Eu não tenho lá muito boa memória. Nomes, rostos, datas e imagens inesquecíveis eventualmente se vão. Mas eu guardo com relativo frescor o dia em que o céu se abriu e eu passei a gostar de música, a encarar um disco como obra de arte e não só bater pezinho com o que saía do rádio. O dia em que eu passei a pensar, logo, existir.

Virei adolescente sem ter gosto definido. Meus pais, nascidos no início da década de 1940 no interior, desde pequenos trabalharam e nunca deram a mínima pra música. Um “generation gap” dos brabos. Tirando Balão Mágico, Topo Gigio e trilhas de novela, poucos LPs chegavam lá em casa. Sobrou, então, para o irmão mais velho.

Confesso que hoje não tenho muito o que agradecer. Por causa dele, por um bom tempo achei Jovem Pan e tecno do início dos anos 1990 bacanas – como perdoar isso? Vez que outra escutava por tabela algo minimamente interessante, tipo Depeche Mode e Dire Straits, mas no resto do tempo era só sorte mesmo, como o pop rock gaúcho – no inconsciente coletivo de qualquer um que morasse em Porto Alegre –, as atrações dos programas de auditório e as famigeradas reuniões dançantes, todos com importante papel na minha formação. A questão é que eu, pra ser sincero, também não dava muito bola pra isso. Naqueles dias de ouvidos livres e hormônios adormecidos, livros e histórias em quadrinhos pareciam muito mais atrativos.

As coisas começaram a mudar na virada para o Segundo Grau, o Ensino Médio de quem cresceu longe da década de oitenta. O pop mainstream da época passou a me interessar (U2, Madonna, Aerosmith), até porque instalamos uma antena UHF e, bem, a MTV brasileira vivia sua fase áurea. Meu irmão, o mesmo que dizia que Double You era legal pra caralho, resolveu investir seu dinheiro do estágio – lá em casa ninguém ganhava mesada – pra importar Definitely Maybe, do Oasis. O clipe de “Supersonic” tinha despertado o interesse dele, graças a Deus, e o único jeito de se ouvir um disco gringo naqueles tempos era pegar de um amigo ou pagar por isso, seja alugando o CD (sim, isso existia) ou encomendando numa loja de confiança.

(DADOS REGISTRADOS):
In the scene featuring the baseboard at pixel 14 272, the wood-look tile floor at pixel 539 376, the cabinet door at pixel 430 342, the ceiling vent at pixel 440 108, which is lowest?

(TAREFAS DO EXERCÍCIO):
A - Reproduza o trecho selecionado a partir de "As coisas começaram" e siga até "loja de confiança.".
B - Segundo o trecho selecionado, que disco o irmão decidiu importar com o dinheiro do estágio?
Para responder, baseie-se somente no trecho selecionado.

(RESPOSTAS POR TAREFA):
A -
As coisas começaram a mudar na virada para o Segundo Grau, o Ensino Médio de quem cresceu longe da década de oitenta. O pop mainstream da época passou a me interessar (U2, Madonna, Aerosmith), até porque instalamos uma antena UHF e, bem, a MTV brasileira vivia sua fase áurea. Meu irmão, o mesmo que dizia que Double You era legal pra caralho, resolveu investir seu dinheiro do estágio – lá em casa ninguém ganhava mesada – pra importar Definitely Maybe, do Oasis. O clipe de “Supersonic” tinha despertado o interesse dele, graças a Deus, e o único jeito de se ouvir um disco gringo naqueles tempos era pegar de um amigo ou pagar por isso, seja alugando o CD (sim, isso existia) ou encomendando numa loja de confiança.

B - Definitely Maybe, do Oasis.